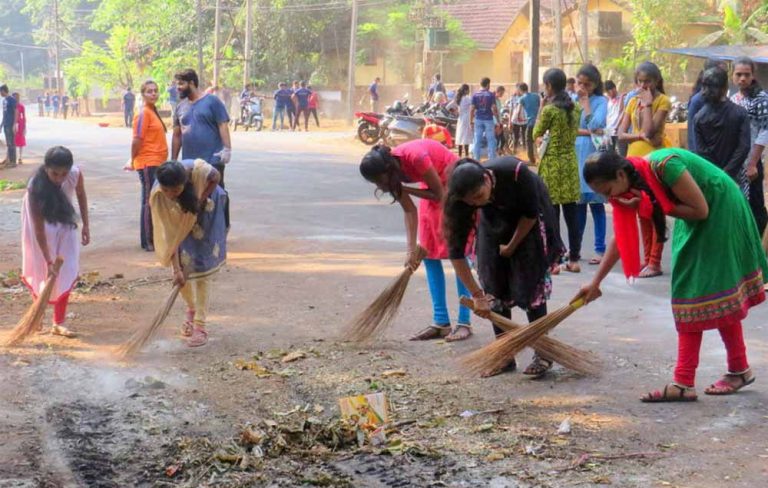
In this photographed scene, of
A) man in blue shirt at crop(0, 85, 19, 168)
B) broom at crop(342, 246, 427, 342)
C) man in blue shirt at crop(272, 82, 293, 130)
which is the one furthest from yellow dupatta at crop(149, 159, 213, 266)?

- - - - -

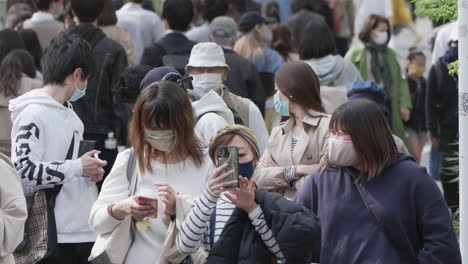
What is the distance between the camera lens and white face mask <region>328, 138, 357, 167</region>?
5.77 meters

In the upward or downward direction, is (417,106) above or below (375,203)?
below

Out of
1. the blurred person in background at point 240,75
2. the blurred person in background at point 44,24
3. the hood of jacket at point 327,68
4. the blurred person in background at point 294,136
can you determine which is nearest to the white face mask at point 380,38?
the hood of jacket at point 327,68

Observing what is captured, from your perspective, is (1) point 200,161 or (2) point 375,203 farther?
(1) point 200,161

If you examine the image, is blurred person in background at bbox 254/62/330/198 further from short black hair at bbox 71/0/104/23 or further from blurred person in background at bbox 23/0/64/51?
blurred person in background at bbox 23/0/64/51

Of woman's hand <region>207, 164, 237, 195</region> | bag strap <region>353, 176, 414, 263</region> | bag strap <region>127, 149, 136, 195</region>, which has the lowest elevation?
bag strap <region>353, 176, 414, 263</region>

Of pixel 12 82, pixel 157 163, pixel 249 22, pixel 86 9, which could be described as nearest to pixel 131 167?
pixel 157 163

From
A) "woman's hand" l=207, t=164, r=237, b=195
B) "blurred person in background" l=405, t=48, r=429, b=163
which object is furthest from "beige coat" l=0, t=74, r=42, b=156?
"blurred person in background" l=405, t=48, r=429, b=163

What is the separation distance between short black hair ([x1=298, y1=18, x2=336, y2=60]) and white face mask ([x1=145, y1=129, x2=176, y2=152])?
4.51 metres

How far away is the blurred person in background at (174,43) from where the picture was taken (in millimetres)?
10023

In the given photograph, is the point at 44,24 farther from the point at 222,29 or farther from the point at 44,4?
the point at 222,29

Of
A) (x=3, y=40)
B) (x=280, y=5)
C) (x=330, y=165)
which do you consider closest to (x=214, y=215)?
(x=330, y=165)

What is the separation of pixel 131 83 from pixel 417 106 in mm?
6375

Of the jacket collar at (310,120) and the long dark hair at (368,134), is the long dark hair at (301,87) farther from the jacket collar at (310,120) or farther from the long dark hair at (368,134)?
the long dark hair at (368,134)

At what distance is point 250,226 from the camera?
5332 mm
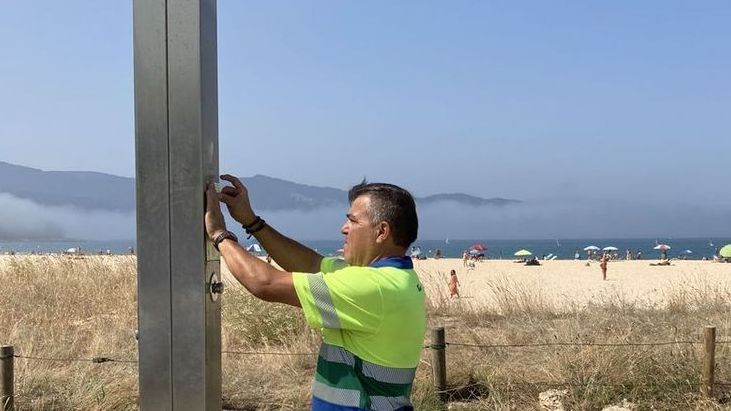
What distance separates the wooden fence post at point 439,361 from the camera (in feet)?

- - - - -

**Goal**
Repeat the material above word for word, starting at the line that contains "In this photographed scene, of" and ending at the line that contains "which is the", with both of those lines included.

**Complete output**
In this photographed scene, of
A) man in blue shirt at crop(0, 85, 19, 168)
B) broom at crop(342, 246, 427, 342)
C) man in blue shirt at crop(272, 82, 293, 130)
which is the one furthest from yellow dupatta at crop(149, 159, 213, 266)?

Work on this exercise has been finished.